_WHAT IS BEING ASKED_: The response must consist of the lines below from the one with "class: Aves" through the one with "common name: stump-tailed macaque", exactly as they appear and with both ends kept.

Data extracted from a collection
○ ○ ○ ○ ○ ○ ○

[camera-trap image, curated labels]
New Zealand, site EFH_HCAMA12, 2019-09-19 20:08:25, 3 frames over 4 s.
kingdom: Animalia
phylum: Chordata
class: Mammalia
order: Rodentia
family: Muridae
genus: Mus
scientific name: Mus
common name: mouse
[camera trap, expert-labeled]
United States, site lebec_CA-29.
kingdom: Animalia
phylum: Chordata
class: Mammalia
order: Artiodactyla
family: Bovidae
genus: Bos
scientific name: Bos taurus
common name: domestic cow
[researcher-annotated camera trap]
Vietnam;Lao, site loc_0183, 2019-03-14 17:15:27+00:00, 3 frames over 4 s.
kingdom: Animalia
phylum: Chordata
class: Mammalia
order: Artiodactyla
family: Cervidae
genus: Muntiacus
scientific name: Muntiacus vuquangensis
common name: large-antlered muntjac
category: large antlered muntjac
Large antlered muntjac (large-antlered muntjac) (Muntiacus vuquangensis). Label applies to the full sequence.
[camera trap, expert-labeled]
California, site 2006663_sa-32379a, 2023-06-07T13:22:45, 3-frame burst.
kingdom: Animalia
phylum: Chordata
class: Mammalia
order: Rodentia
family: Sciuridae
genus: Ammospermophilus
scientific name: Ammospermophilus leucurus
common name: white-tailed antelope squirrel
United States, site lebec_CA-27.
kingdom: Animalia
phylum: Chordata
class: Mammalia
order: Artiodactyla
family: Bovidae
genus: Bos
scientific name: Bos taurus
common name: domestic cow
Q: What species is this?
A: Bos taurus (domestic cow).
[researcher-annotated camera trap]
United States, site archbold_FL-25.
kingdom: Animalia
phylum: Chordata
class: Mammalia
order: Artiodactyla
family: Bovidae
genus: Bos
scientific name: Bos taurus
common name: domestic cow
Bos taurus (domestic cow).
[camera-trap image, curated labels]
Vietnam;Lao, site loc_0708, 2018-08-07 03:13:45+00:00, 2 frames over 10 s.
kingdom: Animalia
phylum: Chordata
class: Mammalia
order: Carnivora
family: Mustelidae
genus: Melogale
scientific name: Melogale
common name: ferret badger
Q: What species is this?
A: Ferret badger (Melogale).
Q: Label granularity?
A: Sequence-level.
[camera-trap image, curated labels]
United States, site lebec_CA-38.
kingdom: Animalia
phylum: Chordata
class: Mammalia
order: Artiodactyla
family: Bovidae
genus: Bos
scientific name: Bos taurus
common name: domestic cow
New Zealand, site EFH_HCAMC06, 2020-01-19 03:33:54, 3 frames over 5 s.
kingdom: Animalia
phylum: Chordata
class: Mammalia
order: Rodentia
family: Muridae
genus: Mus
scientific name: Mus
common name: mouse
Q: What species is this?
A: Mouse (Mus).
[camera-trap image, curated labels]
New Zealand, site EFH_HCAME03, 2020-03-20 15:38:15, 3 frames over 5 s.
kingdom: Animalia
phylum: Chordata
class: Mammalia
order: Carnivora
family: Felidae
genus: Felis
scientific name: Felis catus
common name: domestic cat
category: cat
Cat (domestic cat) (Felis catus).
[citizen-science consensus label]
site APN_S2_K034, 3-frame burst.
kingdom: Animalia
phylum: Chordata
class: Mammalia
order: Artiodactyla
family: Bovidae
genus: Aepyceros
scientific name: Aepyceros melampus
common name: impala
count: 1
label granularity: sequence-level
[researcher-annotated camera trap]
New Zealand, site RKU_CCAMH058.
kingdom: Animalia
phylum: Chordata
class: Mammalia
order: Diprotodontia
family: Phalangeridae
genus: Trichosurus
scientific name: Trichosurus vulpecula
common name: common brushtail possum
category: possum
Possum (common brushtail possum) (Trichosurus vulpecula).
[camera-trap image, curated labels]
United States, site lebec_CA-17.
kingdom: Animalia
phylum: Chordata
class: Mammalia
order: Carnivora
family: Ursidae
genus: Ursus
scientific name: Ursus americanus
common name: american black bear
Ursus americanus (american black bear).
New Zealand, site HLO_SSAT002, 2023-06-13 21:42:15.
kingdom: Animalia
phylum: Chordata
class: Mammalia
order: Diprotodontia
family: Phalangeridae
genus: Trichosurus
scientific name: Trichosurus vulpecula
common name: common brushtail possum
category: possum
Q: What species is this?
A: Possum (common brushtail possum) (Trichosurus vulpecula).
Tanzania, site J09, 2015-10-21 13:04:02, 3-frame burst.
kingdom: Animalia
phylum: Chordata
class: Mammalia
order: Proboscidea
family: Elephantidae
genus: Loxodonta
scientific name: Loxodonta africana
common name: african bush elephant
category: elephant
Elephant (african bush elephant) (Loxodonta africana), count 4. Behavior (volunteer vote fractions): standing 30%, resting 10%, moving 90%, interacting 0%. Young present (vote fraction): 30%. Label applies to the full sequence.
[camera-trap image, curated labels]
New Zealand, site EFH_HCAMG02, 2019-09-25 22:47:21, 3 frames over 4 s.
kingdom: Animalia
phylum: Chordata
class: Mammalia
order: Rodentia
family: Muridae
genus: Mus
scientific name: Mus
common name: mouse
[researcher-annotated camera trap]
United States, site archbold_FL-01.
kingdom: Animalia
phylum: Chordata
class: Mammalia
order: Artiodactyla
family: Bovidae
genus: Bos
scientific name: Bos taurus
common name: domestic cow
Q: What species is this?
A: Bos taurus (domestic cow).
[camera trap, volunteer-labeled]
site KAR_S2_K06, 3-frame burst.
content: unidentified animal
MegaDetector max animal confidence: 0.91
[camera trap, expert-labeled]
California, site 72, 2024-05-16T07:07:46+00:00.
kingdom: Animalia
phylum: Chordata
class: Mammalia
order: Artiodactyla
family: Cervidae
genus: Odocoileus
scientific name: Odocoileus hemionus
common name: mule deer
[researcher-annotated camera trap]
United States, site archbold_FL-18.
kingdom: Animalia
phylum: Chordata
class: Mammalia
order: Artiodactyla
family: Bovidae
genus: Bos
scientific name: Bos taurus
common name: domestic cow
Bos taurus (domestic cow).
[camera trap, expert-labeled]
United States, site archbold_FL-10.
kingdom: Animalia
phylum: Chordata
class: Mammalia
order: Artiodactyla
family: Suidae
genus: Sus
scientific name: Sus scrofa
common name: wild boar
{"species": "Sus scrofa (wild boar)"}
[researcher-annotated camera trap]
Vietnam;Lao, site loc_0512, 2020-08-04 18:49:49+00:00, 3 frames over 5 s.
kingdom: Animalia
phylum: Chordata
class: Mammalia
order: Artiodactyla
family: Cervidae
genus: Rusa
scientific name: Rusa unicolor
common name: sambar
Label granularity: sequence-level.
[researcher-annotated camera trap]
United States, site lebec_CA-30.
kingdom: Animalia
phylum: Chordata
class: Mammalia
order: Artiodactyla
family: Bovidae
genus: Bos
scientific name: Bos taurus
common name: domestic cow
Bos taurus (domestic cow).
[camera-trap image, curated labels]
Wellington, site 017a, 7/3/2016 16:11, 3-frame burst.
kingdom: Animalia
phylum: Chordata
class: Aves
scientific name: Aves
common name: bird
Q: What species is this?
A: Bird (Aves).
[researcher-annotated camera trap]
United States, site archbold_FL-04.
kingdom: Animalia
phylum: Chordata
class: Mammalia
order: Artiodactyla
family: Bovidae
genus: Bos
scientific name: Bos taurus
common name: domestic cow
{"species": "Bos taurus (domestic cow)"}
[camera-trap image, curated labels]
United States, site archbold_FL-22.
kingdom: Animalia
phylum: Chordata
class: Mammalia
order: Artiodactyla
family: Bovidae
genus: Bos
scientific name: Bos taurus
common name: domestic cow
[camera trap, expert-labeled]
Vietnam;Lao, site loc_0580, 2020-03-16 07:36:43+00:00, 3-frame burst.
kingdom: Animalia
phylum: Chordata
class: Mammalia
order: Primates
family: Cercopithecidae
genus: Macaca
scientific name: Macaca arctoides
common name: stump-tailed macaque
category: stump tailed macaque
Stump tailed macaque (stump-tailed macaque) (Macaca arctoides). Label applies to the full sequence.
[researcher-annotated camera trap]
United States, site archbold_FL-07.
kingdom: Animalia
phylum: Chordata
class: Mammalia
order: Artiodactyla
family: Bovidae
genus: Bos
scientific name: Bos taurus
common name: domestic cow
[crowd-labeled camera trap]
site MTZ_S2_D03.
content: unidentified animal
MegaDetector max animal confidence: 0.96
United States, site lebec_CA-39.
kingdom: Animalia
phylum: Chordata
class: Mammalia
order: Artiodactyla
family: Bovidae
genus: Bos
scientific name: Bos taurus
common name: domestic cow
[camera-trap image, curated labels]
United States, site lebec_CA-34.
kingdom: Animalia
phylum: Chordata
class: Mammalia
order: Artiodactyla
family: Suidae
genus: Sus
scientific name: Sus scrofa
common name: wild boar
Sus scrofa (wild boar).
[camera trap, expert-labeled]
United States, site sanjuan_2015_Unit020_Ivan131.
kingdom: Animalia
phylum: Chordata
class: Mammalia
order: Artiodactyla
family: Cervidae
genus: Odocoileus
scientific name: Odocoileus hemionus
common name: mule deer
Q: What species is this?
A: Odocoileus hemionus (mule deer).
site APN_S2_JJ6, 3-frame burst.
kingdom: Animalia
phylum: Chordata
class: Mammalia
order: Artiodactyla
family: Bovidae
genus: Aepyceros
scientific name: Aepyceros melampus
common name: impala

○ ○ ○ ○ ○ ○ ○

_ANSWER TO THIS TASK_:
class: Aves
scientific name: Aves
common name: bird
Q: What species is this?
A: Bird (Aves).
[researcher-annotated camera trap]
United States, site archbold_FL-04.
kingdom: Animalia
phylum: Chordata
class: Mammalia
order: Artiodactyla
family: Bovidae
genus: Bos
scientific name: Bos taurus
common name: domestic cow
{"species": "Bos taurus (domestic cow)"}
[camera-trap image, curated labels]
United States, site archbold_FL-22.
kingdom: Animalia
phylum: Chordata
class: Mammalia
order: Artiodactyla
family: Bovidae
genus: Bos
scientific name: Bos taurus
common name: domestic cow
[camera trap, expert-labeled]
Vietnam;Lao, site loc_0580, 2020-03-16 07:36:43+00:00, 3-frame burst.
kingdom: Animalia
phylum: Chordata
class: Mammalia
order: Primates
family: Cercopithecidae
genus: Macaca
scientific name: Macaca arctoides
common name: stump-tailed macaque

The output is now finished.